Guardarsi intorno nella stretta via, in cerca di un segnale per proseguire oltre, nel presagio che qualcun altro sia presente. Da lontano, il traffico arriva attutito nel centro della città vecchia. I segni della storia sono presenti ovunque, lasciando che la fantasia inganni il tempo, e per un attimo si possono ancora sentire gli zoccoli dei cavalli e i sgangherati carretti porta merce. Il dialetto volgare, impastato con il latino, sembra un mugugno intercalato da bestemmie; più che parole, sono sguardi e gesti a dominare gli incontri. Superato l’angolo, una muraglia di cemento color ghiaccio cancella ogni residuo della fantasticheria, sostituita da un motto sgarbato scritto con bombolette spray.
I partigiani rivivono negli sguardi di un popolo che, preso alla sprovvista, non ha più un senso da dare alla propria nazione. Situazioni che in apparenza avvengono improvvise lasciano sul selciato pozzanghere senza riflesso. Il corso di innumerevoli storie si interroga sul dove e sul come, mentre il sole va e viene con la luna. Oggi è tempo di canzoni che lasciano nell’aria un’armonia da raccogliere e tramandare. Un fischiettare leggero può diventare un rombo se condiviso, una marea che sale fino a raggiungere i cuori che per troppo tempo sono stati aridi.

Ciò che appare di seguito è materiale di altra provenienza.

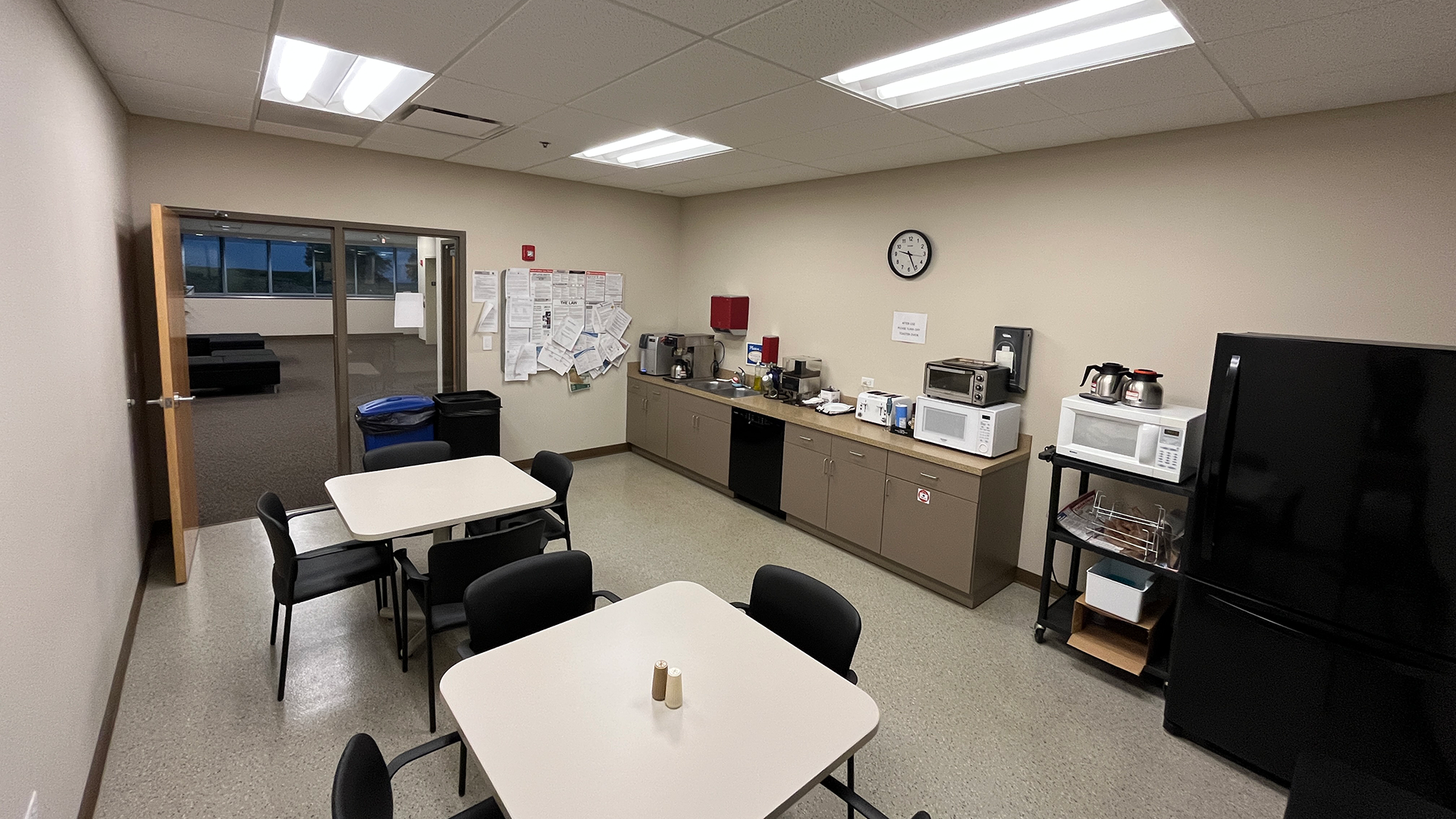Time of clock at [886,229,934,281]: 9:26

Mi ricordo delle feste in cui, tra il vapore dell’acqua bollente e lo sfrigolio della griglia, risuonavano canzoni popolari e di anarchia. Un clima di fraternità e comunanza sorse attorno a un’idea condivisa del mondo, un “mondo” così soggetto a variazioni che, nella moltitudine delle visioni, svanisce nell’ombra scura del nulla. Tra i richiami a serrare i ranghi e la lunga attesa di una equità mai vista, i capelli ingrigiti e i lineamenti ingobbiti hanno segnato il passaggio di pagina. Altre parole, o forse le stesse, hanno assunto significati mutati, e non resta che passeggiare tra gli avanzi di spavaldi sparvieri che presto, nel riciclo, tramonteranno.
Una sorda coscienza non vuole arrendersi agli opposti che oscillano, riducendo la certezza di esserci. È come trovarsi in mezzo al mare e fare finta che il fluttuare della massa verde sia boscaglia. Mi rendo conto che ogni individuo, nel momento che vive, ha uno sguardo circostanziato dal presente. Una forma di miopia funzionale a non essere sopraffatti dalla complessità. Ora che il freddo fa incursioni nell’illusione di un anticipo di primavera, anche fisicamente ci si ritrae, cercando una tana che scaldi e sciolga il grumo della tristezza.
Da fuori si possono osservare figure che, muovendosi, alterano il colore delle stanze. L’intimità si rivela come una sfumatura dello spazio, che, inclinandosi, dà vita a una conca riservata. Mi trovo alle prese con un pensiero colloso che, espandendosi ai margini, non concede tregua all’uscita. Questo provoca un dolore alla testa e il cuore si increspa; un moto di rabbia minaccia di rovinare la giornata. Cerco di ricominciare evocando personaggi storici che, in successione, sembrano giungere fino al cortile di casa. Mi aspetta una colazione verso il porto, mentre lo sguardo viene catturato dal mare e si distacca dalla coscienza. Vorrei non tornare sulla terraferma, dove, inevitabilmente, si inciampa di nuovo sulla libertà.
Nel dileguarmi tra sorrisi e schiamazzi, dimentico una parte della mia personalità, appoggiata allo stipite. Mi rendo conto di poter sopravvivere anche senza nome e attribuzioni. È una novità, questo stato di trasparenza, in cui, né visti né sentiti, si passa semplicemente attraverso. Come il lago Aral, scomparso in un deserto tossico, che lascia la sua anima vagare insoddisfatta nei ricordi dei tempi passati. Devastazione è la volontà che le cose siano altro da sé; rovina è altresì il non volere affatto nulla. Il mortale, in quanto tale, non ha alternativa se non quella di far prosperare la propria rovina.